_EXERCISE PROMPT_
Reproduce exactly the line with "2024-04-28T00:32:29, 3-frame burst." and the lines after it. Stop at the last line of the data and include nothing else.

_INPUT RECORDS_
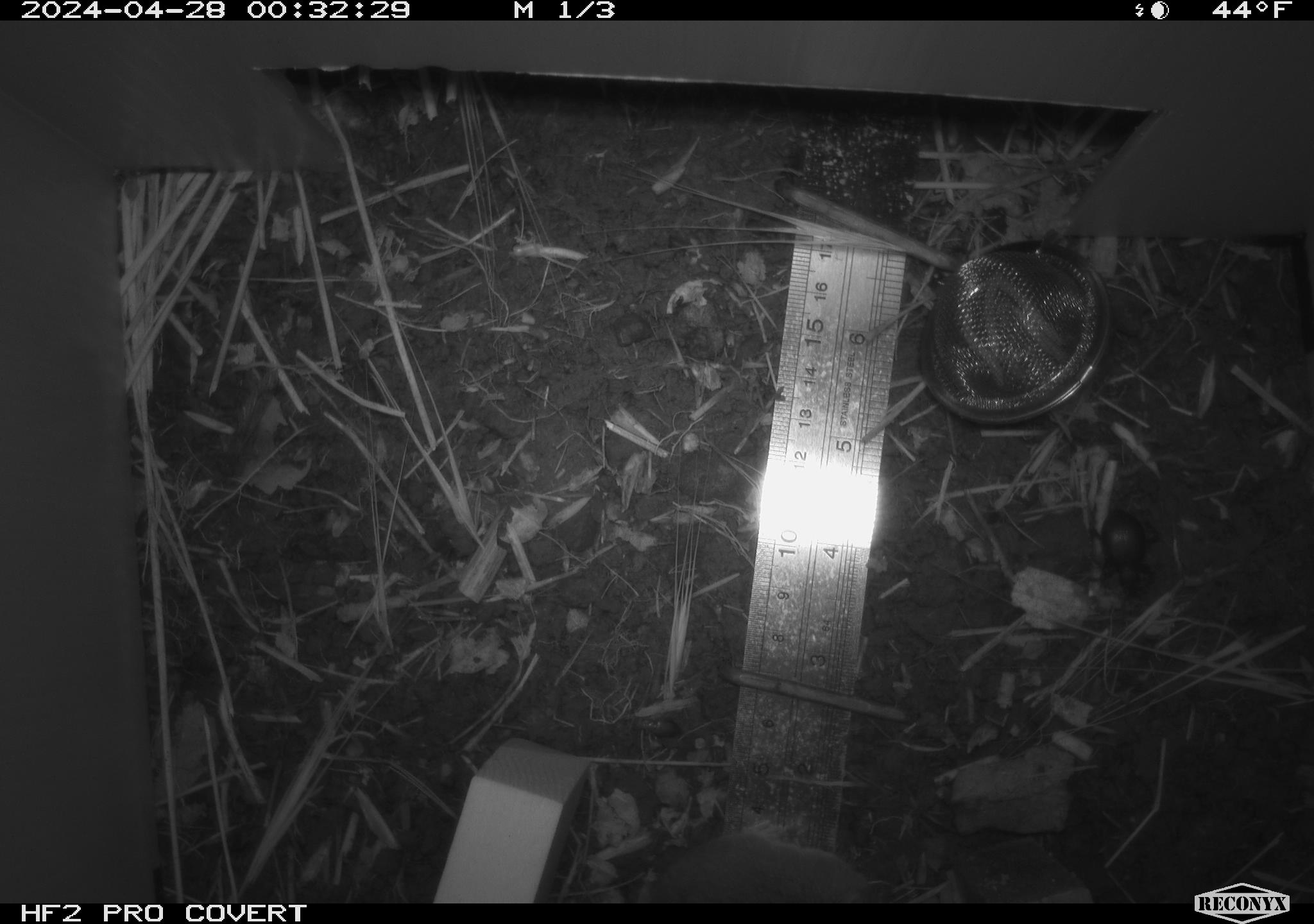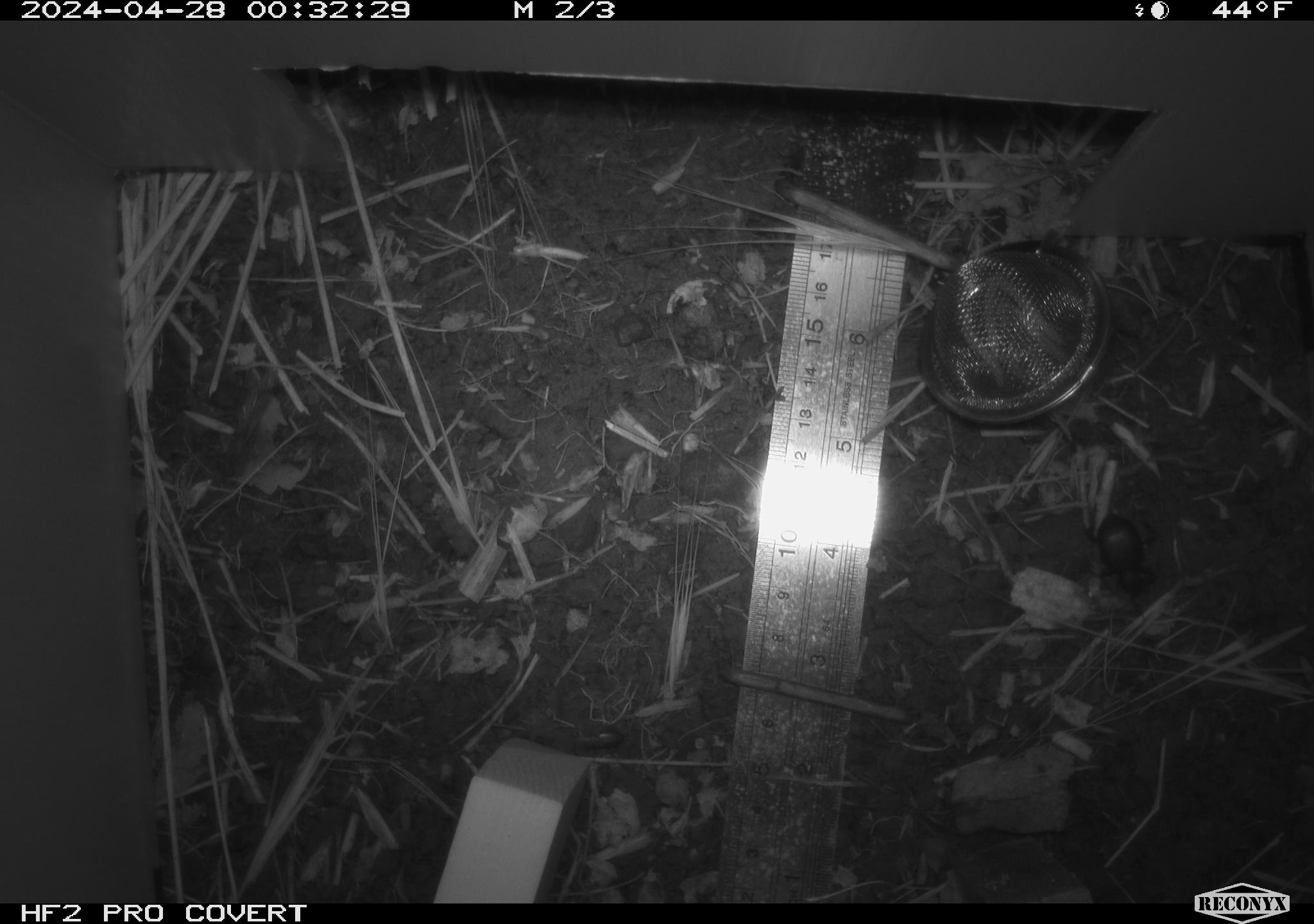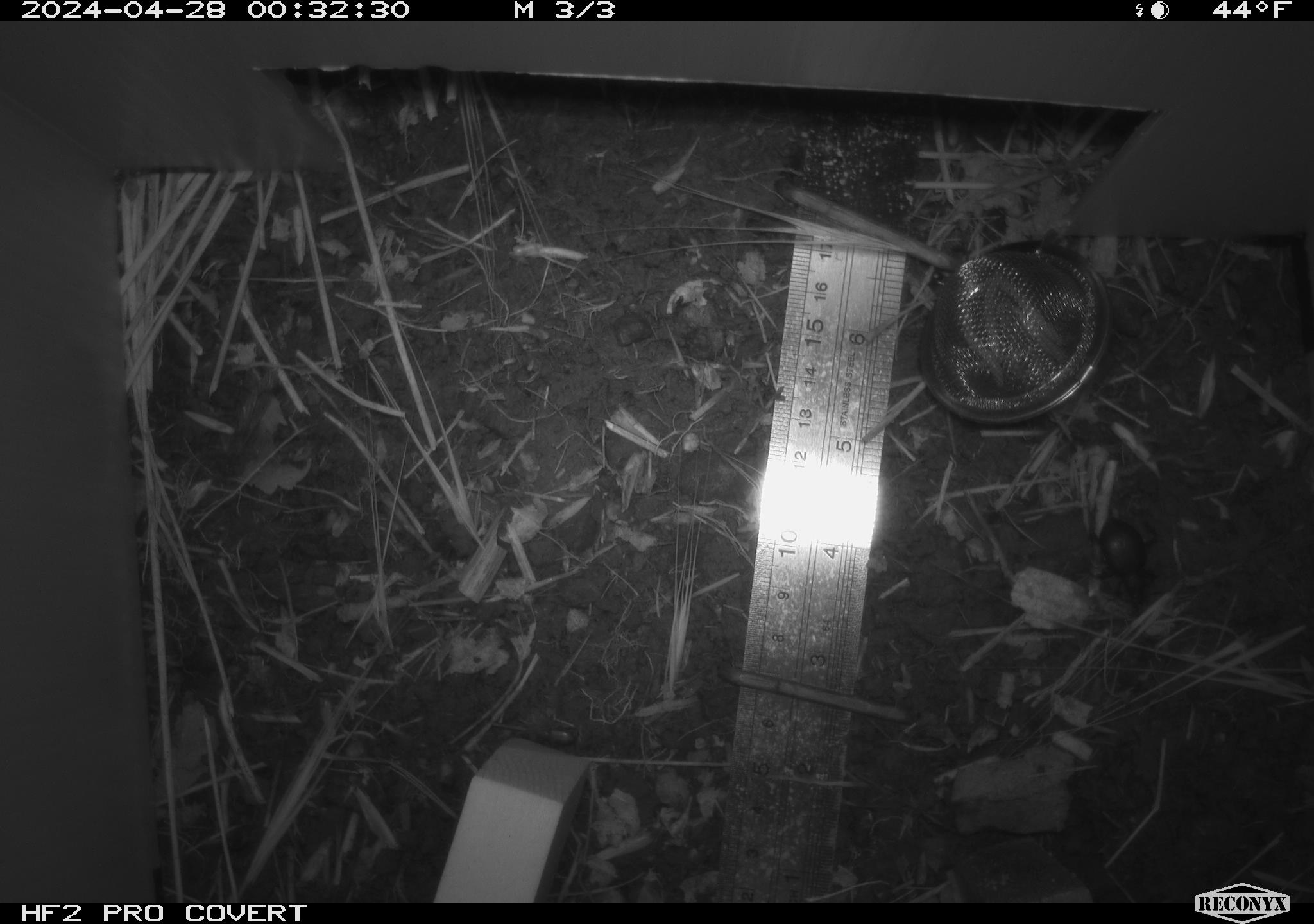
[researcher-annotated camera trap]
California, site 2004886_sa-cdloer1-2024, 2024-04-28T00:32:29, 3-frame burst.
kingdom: Animalia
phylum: Arthropoda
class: Insecta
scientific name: Insecta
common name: insect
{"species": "insect (Insecta)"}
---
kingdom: Animalia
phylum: Chordata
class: Mammalia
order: Rodentia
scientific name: Rodentia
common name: mouse species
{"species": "mouse species (Rodentia)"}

_EXPECTED ANSWER_
California, site 2004886_sa-cdloer1-2024, 2024-04-28T00:32:29, 3-frame burst.
kingdom: Animalia
phylum: Arthropoda
class: Insecta
scientific name: Insecta
common name: insect
{"species": "insect (Insecta)"}
---
kingdom: Animalia
phylum: Chordata
class: Mammalia
order: Rodentia
scientific name: Rodentia
common name: mouse species
{"species": "mouse species (Rodentia)"}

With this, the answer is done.